Tesla has introduced its first-ever insurance discount for Supervised Full Self-Driving (FSD) users in two U.S. states, marking a key step ahead of its planned launch of unsupervised robotaxi services later this year.
According to reports, the initiative, which began on February 1st for new customers and March 8th for existing ones, marks a significant step in Tesla’s push toward autonomous driving and its expanding role in the insurance market.
La Noticia Digital AR – an online news platform based in Argentina, specifically focused on reporting news related to the electric vehicle (EV) industry, said the discounts will be rolled out to more states imminently.
TESLARATI on X also reported the news, saying that Tesla has been testing unsupervised FSD at its Fremont, California factory and plans to begin similar tests at its Gigafactory Texas. But, due to privacy laws, Tesla insurance in California cannot currently utilise real-time driving behaviour data.
The program comes after Tesla CEO Elon Musk said last week that the company is also planning to launch fully autonomous rides in Austin, Texas in June
“So, we’re going to be launching unsupervised Full Self-Driving as a paid service in Austin in June,” Musk said during the Q4 earnings call. “So, I talked to the team. We feel confident in being able to do an initial launch of unsupervised, no one in the car, Full Self-Driving in Austin in June.”
Impact on the marketplace
The increasing development and potential adoption of autonomous vehicles present a long-term challenge to the auto insurance industry, though the precise nature and timeline of the impact are still subject to various factors. While a shift in liability from drivers to manufacturers is a possibility, it is not a certainty.

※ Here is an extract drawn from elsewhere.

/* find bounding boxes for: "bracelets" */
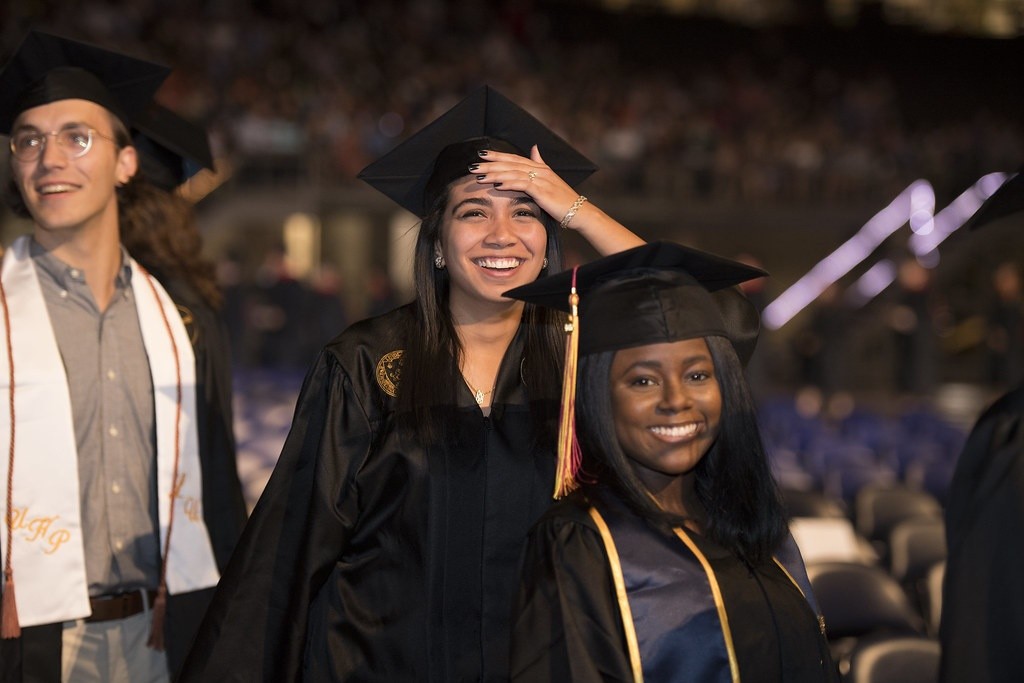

According to a Financial Times analysis, current market indicators, such as investor confidence reflected in valuation metrics of insurance companies like Progressive, suggest that the industry is not anticipating an immediate or drastic change. Profitability is projected to remain strong for the foreseeable future, even under less optimistic scenarios.
The role of insurers is also likely to evolve rather than disappear entirely. Potential adaptations include partnerships with car manufacturers to offer bundled insurance and maintenance services. Insurers also point to the potential inefficiencies of relying solely on product liability claims for accident compensation, suggesting a continued need for their services in providing timely and efficient claims processing.
Another factor to consider is the possibility of self-driving technology improving safety without reaching full autonomy. A reduction in accident frequency, even if repair costs for automated vehicles are higher, could initially benefit insurers financially until premiums are adjusted to reflect the improved safety record.
The future of auto insurance will depend on a complex interplay of technological advancements, regulatory decisions, and strategic choices made by insurance companies. The industry has time to adapt, but the specific form that adaptation will take remains to be seen.
Tesla’s confidence in technology
The discount underscores Tesla’s confidence in its FSD technology, suggesting that self-driving capabilities contribute to lower risk profiles for drivers. While the promotion is currently limited to Texas and Arizona, the report states that Tesla’s insurance is already available in several other states, including California, Nevada, and Virginia, hinting at potential future expansions.
The move comes as Tesla prepares for the launch of unsupervised robotaxi services later this year, further signaling the company’s ambition to revolutionize not just transportation, but also how auto insurance is priced and structured. By integrating real-time driving data into its insurance model, Tesla is reshaping the traditional approach to risk assessment, potentially pressuring traditional insurers to adapt to evolving autonomous vehicle trends.
With self-driving technology advancing rapidly, Tesla’s latest initiative highlights how automation is influencing not just the future of driving, but also the broader insurance landscape.
UK EV incentives via potential insurance tax breaks
Meanwhile, in the UK, insurers have set forth proposals to the UK Government for the removal of Insurance Premium Tax (IPT) on electric vehicles as an additional incentive, with research showing 36 per cent of motorists would consider switching to electric if the current 12% IPT were removed from their insurance.
GB News reported that The Green Insurer’s research revealed that 64% of motorists believe the Government should provide incentives for purchasing electric vehicles.
Among current petrol and diesel vehicle owners, 31% plan to make their next vehicle purchase an electric or hybrid model.
The report concluded that a “further 34% of drivers indicated they were indifferent to the type of fuel their next car would use, suggesting potential openness to electric vehicles with the right incentives.”